Daniel has translated an article of this controversial law, that lists a series of "crimes" under Bloggers, columnists, politicians etc etc etc could be prosecuted under this new law. I deeply recommend reading it. It seems like if you don't want to be prosecuted, you better don't write anything at all because anything could be interpreted as "crime".

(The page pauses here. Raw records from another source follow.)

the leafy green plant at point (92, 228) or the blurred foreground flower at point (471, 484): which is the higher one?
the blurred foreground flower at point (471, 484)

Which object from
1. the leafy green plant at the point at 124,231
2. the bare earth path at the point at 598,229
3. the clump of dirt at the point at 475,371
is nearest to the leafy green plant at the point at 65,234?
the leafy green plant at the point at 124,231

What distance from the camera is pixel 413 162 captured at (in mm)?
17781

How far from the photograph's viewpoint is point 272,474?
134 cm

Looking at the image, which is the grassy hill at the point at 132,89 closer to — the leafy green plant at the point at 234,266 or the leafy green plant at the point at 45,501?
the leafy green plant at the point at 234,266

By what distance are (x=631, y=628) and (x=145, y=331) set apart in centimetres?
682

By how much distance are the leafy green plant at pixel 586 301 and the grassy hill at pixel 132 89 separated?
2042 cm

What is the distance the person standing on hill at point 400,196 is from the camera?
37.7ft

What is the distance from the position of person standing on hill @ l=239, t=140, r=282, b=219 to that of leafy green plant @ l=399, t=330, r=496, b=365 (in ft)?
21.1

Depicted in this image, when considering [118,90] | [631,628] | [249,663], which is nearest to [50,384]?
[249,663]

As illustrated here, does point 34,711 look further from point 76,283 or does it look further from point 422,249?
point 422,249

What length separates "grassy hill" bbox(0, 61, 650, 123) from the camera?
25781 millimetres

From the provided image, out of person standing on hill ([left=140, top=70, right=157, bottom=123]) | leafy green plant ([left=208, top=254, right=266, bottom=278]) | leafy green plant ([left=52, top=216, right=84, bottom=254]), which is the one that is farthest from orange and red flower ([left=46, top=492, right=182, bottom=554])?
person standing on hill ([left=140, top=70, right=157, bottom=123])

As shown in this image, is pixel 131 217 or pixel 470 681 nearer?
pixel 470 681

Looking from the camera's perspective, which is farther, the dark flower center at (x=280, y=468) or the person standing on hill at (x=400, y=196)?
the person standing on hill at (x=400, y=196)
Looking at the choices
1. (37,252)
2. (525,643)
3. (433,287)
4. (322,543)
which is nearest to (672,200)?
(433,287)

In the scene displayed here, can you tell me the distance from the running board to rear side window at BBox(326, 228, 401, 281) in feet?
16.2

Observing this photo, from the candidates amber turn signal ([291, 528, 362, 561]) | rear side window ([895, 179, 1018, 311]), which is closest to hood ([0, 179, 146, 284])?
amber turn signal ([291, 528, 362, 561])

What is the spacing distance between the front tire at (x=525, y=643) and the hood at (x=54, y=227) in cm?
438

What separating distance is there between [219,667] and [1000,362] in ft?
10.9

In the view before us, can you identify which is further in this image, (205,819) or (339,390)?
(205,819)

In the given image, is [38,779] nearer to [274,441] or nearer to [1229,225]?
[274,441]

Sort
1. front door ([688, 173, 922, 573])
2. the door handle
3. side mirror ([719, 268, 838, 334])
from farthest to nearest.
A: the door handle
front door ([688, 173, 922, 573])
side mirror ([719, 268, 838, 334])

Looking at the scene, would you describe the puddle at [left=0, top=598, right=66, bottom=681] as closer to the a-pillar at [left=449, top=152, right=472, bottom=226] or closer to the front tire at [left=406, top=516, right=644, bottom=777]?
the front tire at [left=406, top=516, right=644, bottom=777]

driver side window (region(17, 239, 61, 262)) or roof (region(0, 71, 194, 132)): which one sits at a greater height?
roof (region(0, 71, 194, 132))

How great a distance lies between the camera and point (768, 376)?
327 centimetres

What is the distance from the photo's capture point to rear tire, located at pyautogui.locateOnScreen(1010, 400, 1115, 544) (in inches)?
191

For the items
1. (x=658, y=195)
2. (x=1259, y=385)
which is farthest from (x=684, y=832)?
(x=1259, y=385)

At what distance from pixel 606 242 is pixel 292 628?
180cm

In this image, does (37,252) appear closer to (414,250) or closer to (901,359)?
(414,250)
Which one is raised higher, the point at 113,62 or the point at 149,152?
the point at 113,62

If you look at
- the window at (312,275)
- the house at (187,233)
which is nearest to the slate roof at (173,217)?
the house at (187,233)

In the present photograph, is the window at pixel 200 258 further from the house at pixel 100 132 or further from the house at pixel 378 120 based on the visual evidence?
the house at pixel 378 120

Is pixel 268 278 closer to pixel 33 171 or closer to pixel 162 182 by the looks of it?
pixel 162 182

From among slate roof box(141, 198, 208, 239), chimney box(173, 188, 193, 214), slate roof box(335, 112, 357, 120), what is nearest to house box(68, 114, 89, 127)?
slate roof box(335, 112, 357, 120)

The dictatorship has begun. And under it, could us Bloggers resists the temptation to write against it? I think not

The Military Going Bananas




I'm busy now. Daniel Duquenal and Miguel are covering the latest events in Venezuela pretty well.

What I will say here:



  • The outgoing deputies of the National Assembly, almost all pro-military junta, are shamelessly approving all kinds of laws that are anything but constitutional. They are making the work of the democratic forces as difficult as possible, approving several laws a day without any consultation or real discussion. They have up to 4th January to do that.
  • Among other things, there is a weird law approving a one-entry point for Internet in order to "protect against pornography" and other things, but in reality to try to control the information flowing to the big public, just like in China and Belarus now. The "vice president for Science and Technology" of the Military Regime, an old communist with an extremely good salary not just for Venezuelan standards but for Europe, declared, among other things, that "there is not only Internet, Internet is just one means, there is also Mozilla and..." This is the kind of preparation military and former guerrillas (against democratic governments, mind, not like in Brazil or Argentina against dictatorships) have. No wonder the Finance minister, as Miguel wrote, is an fan of the North Korean model.
  • Some of the key "opposition" leaders seem to be - as usual - on vacation, even though we expected the regime to go into offensive mode during Christmas time, as it usually does.
  • The military are taking over some of the most fertile lands in the Banana Republic of Venezuela...supposedly to give it to homeless people but apparently to build fincas to grow bananas for the Russians! If you read Russian or want to use a machine translation software on it, go to the Ria page. I have no time to go into all the details, many of which are about projects that will never take place or that make no sense. I will just mention this: apparently, Medvedev told Hugo the Coupster that the banana plantations could produce up to 20 000 jobs. Medvedev also told Hugo that Russia could invest millions of dollars there. And Hugo goes for it. The guy speaks for hours a week about how previous governments sold off Venezuela, but the way he plans and negotiates everything seems worse than the way our Indian ancestors negotiated gold for broken glass. Of course, the regime won't touch the lands of the Chávez clan, the lands of the Ramirez Chacín clan or the lands of many other boliburgueses.

Sorry, no more time. Bet on this: Chavismo will try to keep tension so high that National Assembly sessions will become a show. And most of Latin America is overtaking Venezuela and Venezuela is sinking in its self-inflicted "Bolivarian" nightmare.